The End of a B-Movie Terror Trial
Who knew Time could be so deliciously snarky:
The End of a B-Movie Terror Trial
If you were watching the movie version of the terrorism trial that ended Thursday in Miami, FL, you might walk out around the time the seven suspects take an oath to al-Qaeda in a warehouse. The scene would feel so contrived, such a low-budget mockumentary of itself, that you might not be able to stomach another second.
The fact that this videotaped scene was in reality the centerpiece of the government’s case against seven defendants accused of conspiring to wage war against America is a testament to the strange challenges of trying to preemptively prosecute the war on terrorism.
[...]
The entire situation was concocted by the government. The warehouse was paid for by the FBI, and the defendants moved their operations there at the suggestion of an undercover informant who was also paid by the FBI. The swearing-in ceremony was led by the informant — who at another point also suggested a plan to bomb FBI offices in Miami. “The case was written, produced and directed by the FBI,” defense attorney Albert Levin said in his closing arguments.
[...]
But the heavy reliance on informants has led to cases that sometimes appear to exist in the land of make believe. At one point during the Liberty City investigation, Batiste suggested to the informant that they could blow up the Sears Tower so that it would fall into Lake Michigan and create a tsunami. “Where did you get this idea?” Batiste’s attorney later asked him on the stand. His answer was believable: “Just from watching the movies.”

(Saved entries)
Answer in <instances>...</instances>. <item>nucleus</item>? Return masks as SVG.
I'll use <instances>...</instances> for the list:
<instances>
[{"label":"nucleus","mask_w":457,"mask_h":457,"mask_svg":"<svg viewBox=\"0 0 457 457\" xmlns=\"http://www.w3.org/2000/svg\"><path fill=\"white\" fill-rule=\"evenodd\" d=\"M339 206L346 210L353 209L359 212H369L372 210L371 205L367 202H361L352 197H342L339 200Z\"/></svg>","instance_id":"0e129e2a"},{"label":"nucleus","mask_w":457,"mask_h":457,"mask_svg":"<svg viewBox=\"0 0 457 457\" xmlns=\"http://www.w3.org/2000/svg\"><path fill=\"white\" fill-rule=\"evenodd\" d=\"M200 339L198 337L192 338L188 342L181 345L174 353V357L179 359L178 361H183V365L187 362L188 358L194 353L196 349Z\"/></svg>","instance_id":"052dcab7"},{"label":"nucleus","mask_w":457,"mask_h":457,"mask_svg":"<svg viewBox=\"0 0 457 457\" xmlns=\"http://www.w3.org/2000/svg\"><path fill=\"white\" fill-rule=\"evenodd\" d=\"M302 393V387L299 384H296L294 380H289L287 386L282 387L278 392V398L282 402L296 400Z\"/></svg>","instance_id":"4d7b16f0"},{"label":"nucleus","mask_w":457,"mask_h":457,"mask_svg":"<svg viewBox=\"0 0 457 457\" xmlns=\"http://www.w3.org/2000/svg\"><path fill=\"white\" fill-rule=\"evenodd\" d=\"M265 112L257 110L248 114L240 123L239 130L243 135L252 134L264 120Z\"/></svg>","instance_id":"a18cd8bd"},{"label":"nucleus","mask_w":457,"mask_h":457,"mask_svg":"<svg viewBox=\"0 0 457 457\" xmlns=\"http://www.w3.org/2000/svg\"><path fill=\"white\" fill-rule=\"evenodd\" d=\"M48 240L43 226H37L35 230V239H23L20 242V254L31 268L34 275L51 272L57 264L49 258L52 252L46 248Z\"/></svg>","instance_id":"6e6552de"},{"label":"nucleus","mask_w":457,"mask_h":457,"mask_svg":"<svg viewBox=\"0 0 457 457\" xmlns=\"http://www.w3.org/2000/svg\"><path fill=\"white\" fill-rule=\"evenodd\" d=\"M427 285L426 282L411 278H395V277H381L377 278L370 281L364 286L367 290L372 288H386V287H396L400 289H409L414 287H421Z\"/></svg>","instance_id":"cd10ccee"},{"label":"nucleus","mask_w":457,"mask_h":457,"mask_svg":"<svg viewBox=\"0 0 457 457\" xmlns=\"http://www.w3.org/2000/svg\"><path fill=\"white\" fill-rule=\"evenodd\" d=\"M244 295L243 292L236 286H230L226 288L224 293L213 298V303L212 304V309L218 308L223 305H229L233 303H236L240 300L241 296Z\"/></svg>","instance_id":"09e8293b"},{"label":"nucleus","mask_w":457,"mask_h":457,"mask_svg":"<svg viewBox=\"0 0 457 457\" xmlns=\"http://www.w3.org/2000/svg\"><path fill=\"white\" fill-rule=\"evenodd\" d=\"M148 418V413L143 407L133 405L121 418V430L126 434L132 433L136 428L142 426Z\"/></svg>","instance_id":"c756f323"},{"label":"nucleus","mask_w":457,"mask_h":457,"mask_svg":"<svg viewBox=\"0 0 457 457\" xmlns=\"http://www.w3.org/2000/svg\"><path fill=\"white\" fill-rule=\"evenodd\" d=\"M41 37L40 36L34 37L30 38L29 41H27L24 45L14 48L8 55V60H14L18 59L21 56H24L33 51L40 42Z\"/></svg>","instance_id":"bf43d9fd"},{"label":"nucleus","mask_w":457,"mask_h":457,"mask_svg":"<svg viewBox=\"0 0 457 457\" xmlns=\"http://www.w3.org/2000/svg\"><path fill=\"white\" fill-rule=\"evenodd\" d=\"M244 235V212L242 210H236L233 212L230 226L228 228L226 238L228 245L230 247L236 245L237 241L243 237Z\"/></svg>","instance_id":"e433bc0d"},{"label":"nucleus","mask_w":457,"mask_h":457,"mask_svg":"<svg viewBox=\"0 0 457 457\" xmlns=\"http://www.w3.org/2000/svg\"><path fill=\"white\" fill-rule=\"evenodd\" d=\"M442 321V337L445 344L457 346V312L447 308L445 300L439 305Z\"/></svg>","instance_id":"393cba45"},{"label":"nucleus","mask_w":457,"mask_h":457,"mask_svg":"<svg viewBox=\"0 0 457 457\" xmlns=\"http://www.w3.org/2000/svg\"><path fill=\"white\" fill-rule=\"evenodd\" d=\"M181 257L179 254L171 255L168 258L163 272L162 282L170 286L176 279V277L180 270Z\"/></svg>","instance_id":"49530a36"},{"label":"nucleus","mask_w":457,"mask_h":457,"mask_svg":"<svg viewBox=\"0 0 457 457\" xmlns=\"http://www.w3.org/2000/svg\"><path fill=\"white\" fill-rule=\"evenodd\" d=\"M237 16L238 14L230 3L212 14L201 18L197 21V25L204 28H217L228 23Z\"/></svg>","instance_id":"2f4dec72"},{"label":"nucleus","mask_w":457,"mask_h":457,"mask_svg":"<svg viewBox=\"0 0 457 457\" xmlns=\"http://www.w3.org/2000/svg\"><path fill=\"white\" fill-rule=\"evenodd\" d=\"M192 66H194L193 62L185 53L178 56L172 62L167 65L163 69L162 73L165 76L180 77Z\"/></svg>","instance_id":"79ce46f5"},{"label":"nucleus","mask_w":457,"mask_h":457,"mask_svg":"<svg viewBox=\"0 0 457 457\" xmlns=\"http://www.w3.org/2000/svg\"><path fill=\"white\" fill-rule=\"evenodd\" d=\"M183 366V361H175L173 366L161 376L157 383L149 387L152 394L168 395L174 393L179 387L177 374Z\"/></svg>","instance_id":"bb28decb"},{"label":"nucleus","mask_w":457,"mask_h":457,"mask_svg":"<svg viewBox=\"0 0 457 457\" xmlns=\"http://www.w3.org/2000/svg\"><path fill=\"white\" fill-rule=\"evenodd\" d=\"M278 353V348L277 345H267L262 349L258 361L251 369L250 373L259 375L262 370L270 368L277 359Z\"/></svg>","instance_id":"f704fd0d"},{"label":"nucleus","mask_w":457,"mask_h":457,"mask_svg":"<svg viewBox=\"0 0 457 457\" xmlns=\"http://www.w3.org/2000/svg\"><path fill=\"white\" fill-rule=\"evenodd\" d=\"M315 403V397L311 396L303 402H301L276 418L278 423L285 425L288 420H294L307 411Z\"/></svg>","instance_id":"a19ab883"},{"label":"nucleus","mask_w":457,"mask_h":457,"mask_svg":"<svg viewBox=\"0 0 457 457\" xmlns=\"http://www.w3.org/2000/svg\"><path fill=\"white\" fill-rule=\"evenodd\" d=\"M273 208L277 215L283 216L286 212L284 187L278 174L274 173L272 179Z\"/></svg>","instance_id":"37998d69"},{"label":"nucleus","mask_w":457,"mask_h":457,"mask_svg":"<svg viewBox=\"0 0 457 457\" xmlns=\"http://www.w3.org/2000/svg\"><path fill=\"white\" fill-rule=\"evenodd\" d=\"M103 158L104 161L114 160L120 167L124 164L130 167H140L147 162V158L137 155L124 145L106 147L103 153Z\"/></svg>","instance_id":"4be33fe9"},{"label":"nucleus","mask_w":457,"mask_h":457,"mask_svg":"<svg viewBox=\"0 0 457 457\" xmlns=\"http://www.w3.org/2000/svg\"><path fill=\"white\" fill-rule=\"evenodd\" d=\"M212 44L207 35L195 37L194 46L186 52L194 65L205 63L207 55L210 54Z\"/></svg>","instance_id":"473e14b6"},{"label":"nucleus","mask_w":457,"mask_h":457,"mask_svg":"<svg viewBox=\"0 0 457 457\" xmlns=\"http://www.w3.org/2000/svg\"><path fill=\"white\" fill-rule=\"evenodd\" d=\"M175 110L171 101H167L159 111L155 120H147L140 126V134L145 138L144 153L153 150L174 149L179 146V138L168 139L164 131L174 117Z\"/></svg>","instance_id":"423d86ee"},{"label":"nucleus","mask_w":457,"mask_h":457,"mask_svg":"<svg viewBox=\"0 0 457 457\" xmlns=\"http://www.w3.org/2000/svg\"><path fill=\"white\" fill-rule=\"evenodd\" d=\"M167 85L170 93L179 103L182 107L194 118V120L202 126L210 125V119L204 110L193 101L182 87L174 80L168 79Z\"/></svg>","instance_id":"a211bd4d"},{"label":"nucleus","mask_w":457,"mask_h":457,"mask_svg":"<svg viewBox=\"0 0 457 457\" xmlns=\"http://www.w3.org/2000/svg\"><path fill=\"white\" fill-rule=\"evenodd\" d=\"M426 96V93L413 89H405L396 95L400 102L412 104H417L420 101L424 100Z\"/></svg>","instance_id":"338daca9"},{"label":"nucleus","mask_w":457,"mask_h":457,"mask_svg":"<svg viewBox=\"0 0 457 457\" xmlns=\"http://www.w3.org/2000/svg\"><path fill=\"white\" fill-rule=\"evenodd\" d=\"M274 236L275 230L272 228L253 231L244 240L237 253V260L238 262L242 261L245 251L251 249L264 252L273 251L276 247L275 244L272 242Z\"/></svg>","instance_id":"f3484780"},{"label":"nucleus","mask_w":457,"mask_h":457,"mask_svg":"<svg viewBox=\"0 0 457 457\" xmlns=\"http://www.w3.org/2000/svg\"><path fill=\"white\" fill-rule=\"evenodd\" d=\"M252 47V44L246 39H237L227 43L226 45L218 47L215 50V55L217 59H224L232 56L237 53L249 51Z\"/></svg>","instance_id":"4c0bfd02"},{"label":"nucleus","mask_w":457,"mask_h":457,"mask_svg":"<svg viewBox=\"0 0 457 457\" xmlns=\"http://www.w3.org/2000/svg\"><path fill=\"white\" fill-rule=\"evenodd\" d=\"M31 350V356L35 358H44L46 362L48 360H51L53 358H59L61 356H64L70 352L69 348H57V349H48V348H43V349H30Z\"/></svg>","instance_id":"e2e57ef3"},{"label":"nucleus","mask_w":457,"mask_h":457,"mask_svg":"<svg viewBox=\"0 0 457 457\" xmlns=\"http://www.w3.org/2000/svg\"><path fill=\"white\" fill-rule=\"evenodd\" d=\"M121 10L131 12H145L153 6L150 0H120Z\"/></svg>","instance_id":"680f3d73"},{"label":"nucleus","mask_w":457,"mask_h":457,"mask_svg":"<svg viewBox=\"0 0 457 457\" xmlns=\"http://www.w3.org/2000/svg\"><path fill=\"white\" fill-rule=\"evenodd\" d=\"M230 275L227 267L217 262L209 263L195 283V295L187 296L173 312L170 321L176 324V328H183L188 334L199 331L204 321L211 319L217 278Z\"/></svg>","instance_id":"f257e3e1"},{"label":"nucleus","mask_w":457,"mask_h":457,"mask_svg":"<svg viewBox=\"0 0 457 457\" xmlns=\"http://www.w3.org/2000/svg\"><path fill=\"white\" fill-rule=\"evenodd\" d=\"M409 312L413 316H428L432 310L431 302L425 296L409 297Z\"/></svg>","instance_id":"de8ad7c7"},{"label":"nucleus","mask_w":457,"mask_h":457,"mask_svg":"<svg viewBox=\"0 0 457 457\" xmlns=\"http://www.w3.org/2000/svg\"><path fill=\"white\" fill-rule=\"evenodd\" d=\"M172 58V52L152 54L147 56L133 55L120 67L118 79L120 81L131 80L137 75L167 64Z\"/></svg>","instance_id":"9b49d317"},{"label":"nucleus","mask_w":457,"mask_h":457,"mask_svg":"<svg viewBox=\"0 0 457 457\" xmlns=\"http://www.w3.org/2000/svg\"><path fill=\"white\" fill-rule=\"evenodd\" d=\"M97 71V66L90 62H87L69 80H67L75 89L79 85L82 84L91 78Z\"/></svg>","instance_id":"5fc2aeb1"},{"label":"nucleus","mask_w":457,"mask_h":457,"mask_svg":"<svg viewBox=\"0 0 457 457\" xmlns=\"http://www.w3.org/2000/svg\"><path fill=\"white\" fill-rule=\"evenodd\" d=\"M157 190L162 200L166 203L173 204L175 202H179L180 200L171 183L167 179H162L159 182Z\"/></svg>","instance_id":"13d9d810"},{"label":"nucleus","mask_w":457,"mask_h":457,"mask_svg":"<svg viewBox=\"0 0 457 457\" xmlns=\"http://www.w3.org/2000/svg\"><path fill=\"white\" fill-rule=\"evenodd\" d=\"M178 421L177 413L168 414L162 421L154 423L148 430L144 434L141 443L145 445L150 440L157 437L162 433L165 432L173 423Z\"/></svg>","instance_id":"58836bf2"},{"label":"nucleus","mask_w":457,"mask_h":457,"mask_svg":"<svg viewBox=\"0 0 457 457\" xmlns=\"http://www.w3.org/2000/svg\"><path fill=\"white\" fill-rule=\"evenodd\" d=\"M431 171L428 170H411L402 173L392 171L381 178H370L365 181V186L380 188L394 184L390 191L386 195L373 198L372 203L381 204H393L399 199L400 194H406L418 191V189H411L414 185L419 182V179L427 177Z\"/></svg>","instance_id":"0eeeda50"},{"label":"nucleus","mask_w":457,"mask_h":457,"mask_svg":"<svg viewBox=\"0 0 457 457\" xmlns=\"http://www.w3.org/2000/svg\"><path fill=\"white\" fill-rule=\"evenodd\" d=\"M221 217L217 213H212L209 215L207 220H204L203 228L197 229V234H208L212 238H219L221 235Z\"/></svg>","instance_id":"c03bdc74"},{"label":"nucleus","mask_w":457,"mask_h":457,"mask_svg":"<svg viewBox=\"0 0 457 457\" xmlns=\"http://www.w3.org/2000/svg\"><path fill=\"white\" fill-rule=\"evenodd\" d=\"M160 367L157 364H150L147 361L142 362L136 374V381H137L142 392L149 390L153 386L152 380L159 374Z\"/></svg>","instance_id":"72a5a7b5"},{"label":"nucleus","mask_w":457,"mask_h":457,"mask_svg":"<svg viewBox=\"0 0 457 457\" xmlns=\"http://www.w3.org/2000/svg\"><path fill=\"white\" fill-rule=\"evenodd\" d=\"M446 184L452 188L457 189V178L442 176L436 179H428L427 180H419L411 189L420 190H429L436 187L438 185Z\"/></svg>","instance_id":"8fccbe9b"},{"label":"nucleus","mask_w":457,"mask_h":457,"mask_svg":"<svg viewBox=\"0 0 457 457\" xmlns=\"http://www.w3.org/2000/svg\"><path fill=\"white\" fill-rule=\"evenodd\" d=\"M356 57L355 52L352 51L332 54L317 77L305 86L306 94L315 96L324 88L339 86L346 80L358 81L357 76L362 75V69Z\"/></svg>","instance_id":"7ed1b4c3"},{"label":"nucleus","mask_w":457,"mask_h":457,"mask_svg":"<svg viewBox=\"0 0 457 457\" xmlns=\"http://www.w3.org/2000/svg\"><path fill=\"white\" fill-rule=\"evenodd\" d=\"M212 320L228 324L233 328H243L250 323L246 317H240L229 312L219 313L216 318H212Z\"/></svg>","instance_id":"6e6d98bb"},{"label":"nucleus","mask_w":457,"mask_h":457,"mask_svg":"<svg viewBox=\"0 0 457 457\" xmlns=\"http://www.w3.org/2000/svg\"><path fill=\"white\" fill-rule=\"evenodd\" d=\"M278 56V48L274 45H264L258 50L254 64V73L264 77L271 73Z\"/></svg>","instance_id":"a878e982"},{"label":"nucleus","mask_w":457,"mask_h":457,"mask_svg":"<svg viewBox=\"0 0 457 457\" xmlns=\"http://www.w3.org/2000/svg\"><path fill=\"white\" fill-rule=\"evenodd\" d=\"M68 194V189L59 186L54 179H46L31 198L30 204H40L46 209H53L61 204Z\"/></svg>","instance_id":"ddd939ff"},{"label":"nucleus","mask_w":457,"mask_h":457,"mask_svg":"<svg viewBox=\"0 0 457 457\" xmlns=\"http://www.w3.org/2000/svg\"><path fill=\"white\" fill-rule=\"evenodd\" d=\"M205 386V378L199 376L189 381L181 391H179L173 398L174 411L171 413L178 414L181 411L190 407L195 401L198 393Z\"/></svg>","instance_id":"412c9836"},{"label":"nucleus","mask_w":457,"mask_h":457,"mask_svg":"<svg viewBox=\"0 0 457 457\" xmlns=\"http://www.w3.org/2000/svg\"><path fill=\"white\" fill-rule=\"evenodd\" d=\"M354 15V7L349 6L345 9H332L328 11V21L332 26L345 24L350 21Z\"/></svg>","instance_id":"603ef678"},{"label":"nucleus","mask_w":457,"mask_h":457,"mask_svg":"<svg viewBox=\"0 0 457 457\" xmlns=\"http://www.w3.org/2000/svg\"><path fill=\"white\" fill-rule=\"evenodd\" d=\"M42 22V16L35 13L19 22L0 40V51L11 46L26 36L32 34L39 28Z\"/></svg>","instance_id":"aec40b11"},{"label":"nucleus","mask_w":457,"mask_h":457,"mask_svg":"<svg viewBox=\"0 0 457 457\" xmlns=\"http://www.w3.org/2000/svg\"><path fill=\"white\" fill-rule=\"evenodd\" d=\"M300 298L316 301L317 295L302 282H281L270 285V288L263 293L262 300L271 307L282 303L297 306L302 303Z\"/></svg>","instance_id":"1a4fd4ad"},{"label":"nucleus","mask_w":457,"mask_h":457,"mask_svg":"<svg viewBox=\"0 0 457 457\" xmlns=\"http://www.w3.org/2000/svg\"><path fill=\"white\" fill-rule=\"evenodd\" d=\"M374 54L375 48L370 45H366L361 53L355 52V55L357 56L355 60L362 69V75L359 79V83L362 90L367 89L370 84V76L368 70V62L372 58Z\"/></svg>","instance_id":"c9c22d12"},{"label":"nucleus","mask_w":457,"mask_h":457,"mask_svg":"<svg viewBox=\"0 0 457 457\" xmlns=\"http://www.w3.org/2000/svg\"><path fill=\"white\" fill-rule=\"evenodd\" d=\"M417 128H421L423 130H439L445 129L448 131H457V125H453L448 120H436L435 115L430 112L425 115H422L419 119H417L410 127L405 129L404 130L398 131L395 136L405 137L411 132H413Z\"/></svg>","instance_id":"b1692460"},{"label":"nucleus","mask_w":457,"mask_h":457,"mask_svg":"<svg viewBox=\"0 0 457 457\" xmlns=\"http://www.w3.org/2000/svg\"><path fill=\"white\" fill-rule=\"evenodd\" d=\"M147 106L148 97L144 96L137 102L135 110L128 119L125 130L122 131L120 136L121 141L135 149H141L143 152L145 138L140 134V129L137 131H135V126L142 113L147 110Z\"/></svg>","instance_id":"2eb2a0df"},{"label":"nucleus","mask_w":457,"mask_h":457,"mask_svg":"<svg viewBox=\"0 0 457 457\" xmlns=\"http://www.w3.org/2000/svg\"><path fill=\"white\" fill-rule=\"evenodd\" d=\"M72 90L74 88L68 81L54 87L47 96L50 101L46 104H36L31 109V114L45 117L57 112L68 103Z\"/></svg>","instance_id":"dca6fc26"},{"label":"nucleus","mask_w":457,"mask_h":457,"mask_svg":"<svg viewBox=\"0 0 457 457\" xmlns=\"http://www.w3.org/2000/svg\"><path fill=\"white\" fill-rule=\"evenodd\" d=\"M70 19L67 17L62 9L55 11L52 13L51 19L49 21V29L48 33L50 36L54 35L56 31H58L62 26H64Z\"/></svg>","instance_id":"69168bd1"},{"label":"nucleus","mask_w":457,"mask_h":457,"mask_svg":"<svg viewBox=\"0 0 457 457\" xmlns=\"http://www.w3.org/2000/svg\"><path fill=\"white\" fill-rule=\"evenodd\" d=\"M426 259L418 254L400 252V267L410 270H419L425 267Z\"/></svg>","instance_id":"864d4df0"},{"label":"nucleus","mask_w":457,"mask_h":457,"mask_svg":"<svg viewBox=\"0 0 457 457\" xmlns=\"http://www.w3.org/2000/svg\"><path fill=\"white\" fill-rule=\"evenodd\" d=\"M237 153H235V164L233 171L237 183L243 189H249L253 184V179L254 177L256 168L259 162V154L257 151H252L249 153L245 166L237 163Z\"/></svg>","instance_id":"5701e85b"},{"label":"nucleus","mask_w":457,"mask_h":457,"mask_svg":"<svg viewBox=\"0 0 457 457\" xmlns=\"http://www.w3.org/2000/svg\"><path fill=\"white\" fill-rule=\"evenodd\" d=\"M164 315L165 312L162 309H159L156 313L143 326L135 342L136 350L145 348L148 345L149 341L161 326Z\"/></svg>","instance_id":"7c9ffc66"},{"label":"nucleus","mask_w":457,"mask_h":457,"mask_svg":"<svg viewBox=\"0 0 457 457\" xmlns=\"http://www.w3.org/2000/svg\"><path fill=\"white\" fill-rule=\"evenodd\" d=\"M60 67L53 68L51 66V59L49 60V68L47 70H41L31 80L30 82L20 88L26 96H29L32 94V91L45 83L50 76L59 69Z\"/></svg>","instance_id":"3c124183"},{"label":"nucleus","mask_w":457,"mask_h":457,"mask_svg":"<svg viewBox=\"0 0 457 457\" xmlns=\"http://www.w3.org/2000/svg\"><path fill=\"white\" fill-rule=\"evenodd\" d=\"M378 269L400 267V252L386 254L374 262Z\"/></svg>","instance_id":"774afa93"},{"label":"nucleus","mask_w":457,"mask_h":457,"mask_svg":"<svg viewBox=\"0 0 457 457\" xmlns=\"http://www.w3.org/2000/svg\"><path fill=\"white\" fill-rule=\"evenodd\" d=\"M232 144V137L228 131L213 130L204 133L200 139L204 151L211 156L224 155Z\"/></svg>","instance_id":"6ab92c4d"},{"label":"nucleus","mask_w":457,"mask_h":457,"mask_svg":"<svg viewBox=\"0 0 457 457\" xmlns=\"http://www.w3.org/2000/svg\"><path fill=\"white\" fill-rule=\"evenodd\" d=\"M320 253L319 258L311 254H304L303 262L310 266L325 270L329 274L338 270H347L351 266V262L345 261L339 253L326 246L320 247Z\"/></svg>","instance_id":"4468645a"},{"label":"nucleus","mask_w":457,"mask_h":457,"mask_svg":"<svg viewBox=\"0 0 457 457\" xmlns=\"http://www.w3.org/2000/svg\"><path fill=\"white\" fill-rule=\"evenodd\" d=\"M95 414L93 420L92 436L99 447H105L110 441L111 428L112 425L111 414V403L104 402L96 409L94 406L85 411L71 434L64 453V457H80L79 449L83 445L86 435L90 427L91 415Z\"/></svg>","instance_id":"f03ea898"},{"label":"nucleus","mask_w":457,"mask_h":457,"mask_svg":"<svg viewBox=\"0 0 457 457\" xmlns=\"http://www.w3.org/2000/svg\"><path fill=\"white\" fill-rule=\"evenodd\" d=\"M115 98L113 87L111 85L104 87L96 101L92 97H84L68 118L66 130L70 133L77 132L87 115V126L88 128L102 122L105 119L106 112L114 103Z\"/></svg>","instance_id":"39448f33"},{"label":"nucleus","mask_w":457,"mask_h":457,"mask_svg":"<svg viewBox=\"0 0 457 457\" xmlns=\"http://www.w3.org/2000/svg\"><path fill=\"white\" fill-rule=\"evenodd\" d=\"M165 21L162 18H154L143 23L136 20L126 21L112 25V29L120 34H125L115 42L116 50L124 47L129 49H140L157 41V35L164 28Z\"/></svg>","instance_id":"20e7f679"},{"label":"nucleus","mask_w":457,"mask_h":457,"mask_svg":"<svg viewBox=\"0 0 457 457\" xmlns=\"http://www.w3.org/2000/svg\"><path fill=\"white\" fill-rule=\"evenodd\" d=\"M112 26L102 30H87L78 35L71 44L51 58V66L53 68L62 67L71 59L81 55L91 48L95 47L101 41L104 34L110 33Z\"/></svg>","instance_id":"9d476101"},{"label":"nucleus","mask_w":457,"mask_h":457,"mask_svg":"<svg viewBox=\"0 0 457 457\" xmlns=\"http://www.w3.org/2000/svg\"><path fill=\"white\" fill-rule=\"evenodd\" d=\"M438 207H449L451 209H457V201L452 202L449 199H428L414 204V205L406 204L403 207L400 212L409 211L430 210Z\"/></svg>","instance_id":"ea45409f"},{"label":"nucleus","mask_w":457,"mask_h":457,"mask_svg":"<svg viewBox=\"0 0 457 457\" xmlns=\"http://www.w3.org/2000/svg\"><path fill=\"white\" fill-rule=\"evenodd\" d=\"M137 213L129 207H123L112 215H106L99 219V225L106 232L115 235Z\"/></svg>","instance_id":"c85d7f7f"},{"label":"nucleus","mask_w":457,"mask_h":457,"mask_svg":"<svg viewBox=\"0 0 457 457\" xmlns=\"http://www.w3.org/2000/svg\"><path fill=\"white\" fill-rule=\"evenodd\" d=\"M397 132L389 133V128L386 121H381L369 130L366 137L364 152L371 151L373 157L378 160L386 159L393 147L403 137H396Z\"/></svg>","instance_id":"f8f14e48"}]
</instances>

=== TASK A ===
In the article, who paid for the warehouse where the oath scene took place?
=== TASK B ===
Rewrite the stretch of the article from "The fact that" through "war on terrorism.", changing "centerpiece" to "heart".
The saved entries have nothing to do with this.

=== RESPONSE A ===
The FBI paid for the warehouse.

=== RESPONSE B ===
The fact that this videotaped scene was in reality the heart of the government’s case against seven defendants accused of conspiring to wage war against America is a testament to the strange challenges of trying to preemptively prosecute the war on terrorism.